Current research indicates that eating between 4-6 meals or snacks throughout the day helps achieve and maintain a healthier weight. She said instead of eating one large meal a day downsize the portions at dinner and pack the other half for lunch the next day. It's called "cook once, enjoy twice."
*An added myth is: "Dairy is bad for you and should be avoided."
Fat free and low fat cheese, milk and yogurt are good sources of protein, calcium and vitamin D, Bottoms explained. The recommended daily calcium allowance is about 1,000 mg a day for most adults, but few Americans actually get enough.

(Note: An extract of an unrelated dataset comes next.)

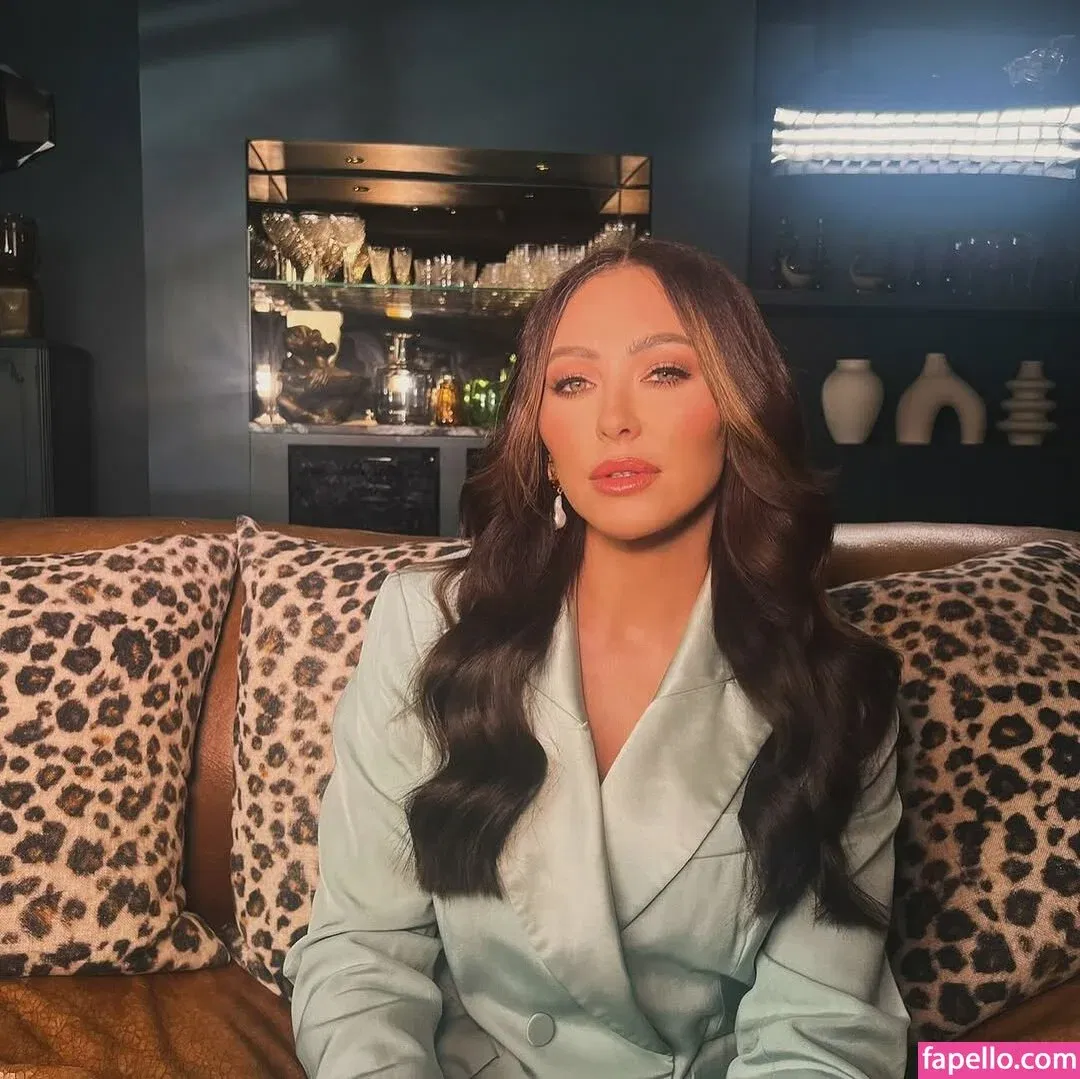 Natasha Hamilton Onlyfans Photo Gallery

"Pregnant women, women over 50 and teens need even higher levels," she added. "Getting enough calcium from your diet requires effort --especially if you're not including dairy foods daily. That can be best achieved by including 3-4 servings of low fat dairy foods per day. Doing so may help you reach/maintain a healthy body weight because research shows that calcium intake lower than recommend levels are associated with increased body weight."
She said that recent research has shown a possible connection between calcium supplements and increased risk of heart disease so calcium from food sources is always best. She added that increasing calcium intake can be as simple as drinking a glass of milk with dinner, chocolate milk as a post workout recovery drink, or Greek yogurt as an afternoon snack.
Getting healthy and staying healthy can be a full time job, but no one said it had to be boring.
"It may take some trial and error, but in the end trying new foods and healthy eating is worth it," Bottoms said. "The benefit from eating healthy goes way beyond staying fit--you never know what favorite new dish you might discover."